▶ [Excerpt provided]

Her obsession with Sinclair Lewis led her to apply to Yale, where she flourished. Choosing a major in History piqued her interest in the lives of the poor, the ordinary, and the destitute–people don’t leave documents behind.
After working as a lawyer for two years, she left the field behind to become a writer. Her first novel, Motherland, was written in 1989–and, in her words, it was terrible. It wasn’t until she moved to Japan for her husband’s job and spent time chatting with hundreds of Koreans living there that she understood what was wrong with the book.
Motherland was “a victim’s treatise,” but through her conversations with Koreans, she began to understand that they didn’t see themselves as victims. The book was reborn as Pachinko and, in 2016, finally sold.
What sparked her fascination with the relationship between the Koreans and the Japanese? “I think it’s because I’m an American,” Lee said. “And by that I mean: I was a foreigner. I was an immigrant. I was a poor child. And yet people in America were incredibly kind to me.”
Lee’s profound gratitude for her status as an American citizen should be an inspiration to all of us, especially in today’s political climate.

▶ [Extracted data]
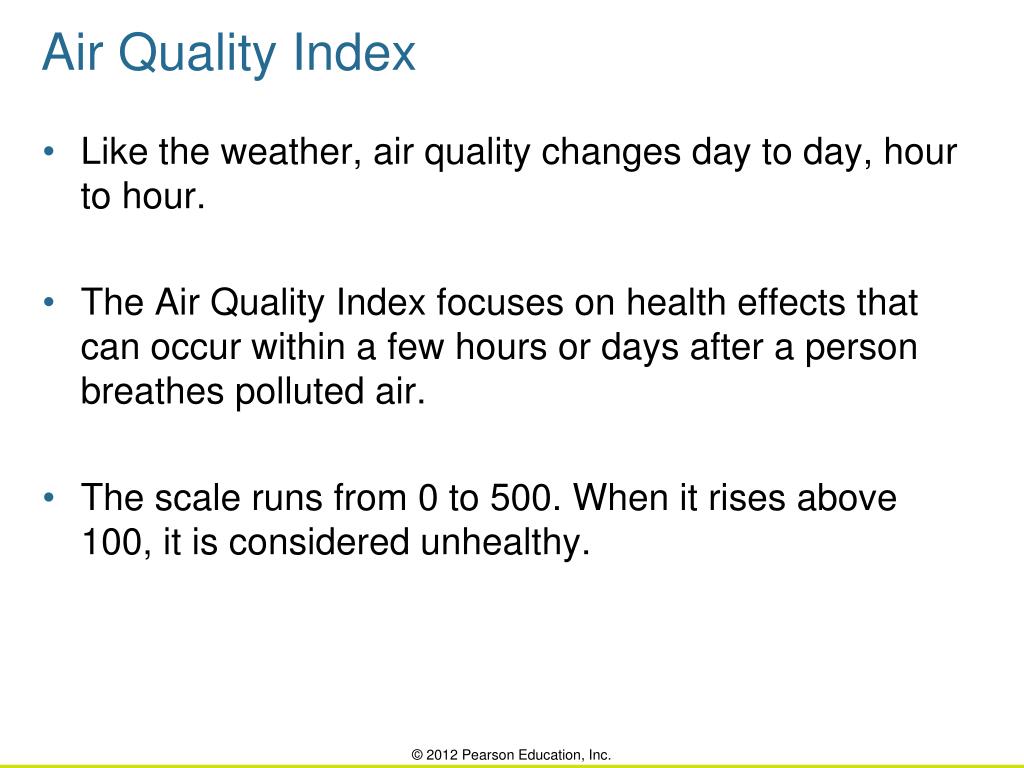 Air Quality Index

• Like the weather, air quality changes day to day, hour to hour.

• The Air Quality Index focuses on health effects that can occur within a few hours or days after a person breathes polluted air.

• The scale runs from 0 to 500. When it rises above 100, it is considered unhealthy.

© 2012 Pearson Education, Inc.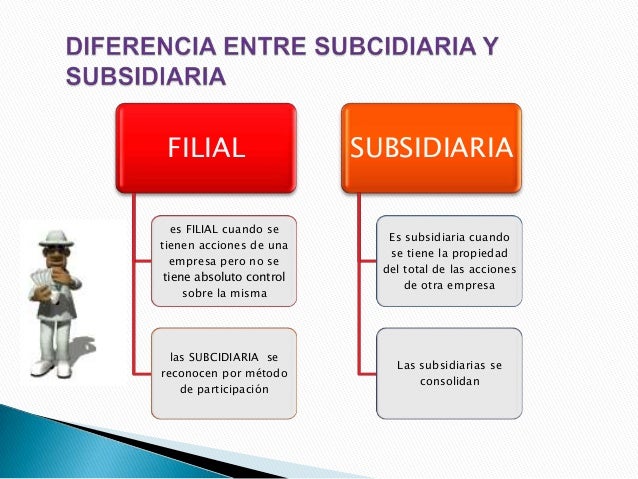 DIFERENCIA ENTRE SUBCIDIARIA Y SUBSIDIARIA

FILIAL

es FILIAL cuando se tienen acciones de una empresa pero no se tiene absoluto control sobre la misma

las SUBCIDIARIA se reconocen por método de participación

SUBSIDIARIA

Es subsidiaria cuando se tiene la propiedad del total de las acciones de otra empresa

Las subsidiarias se consolidan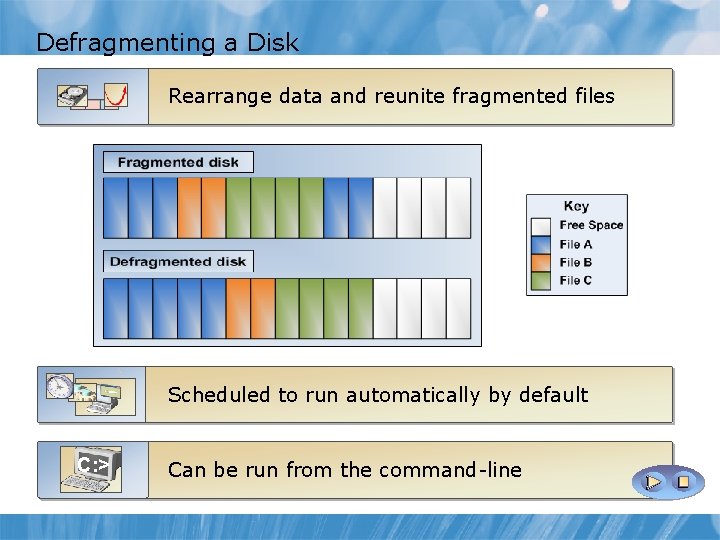 Defragmenting a Disk

Rearrange data and reunite fragmented files

Fragmented disk

Defragmented disk

Key
Free Space
File A
File B
File C

Scheduled to run automatically by default

C:\>

Can be run from the command-line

▶ [Task objective]
In the passage about how Lee came to write Pachinko, replace "Motherland" with "Homeland" and give the text from "Her obsession with" to "2016, finally sold.".

▶ [Exercise output]
Her obsession with Sinclair Lewis led her to apply to Yale, where she flourished. Choosing a major in History piqued her interest in the lives of the poor, the ordinary, and the destitute–people don’t leave documents behind.
After working as a lawyer for two years, she left the field behind to become a writer. Her first novel, Homeland, was written in 1989–and, in her words, it was terrible. It wasn’t until she moved to Japan for her husband’s job and spent time chatting with hundreds of Koreans living there that she understood what was wrong with the book.
Homeland was “a victim’s treatise,” but through her conversations with Koreans, she began to understand that they didn’t see themselves as victims. The book was reborn as Pachinko and, in 2016, finally sold.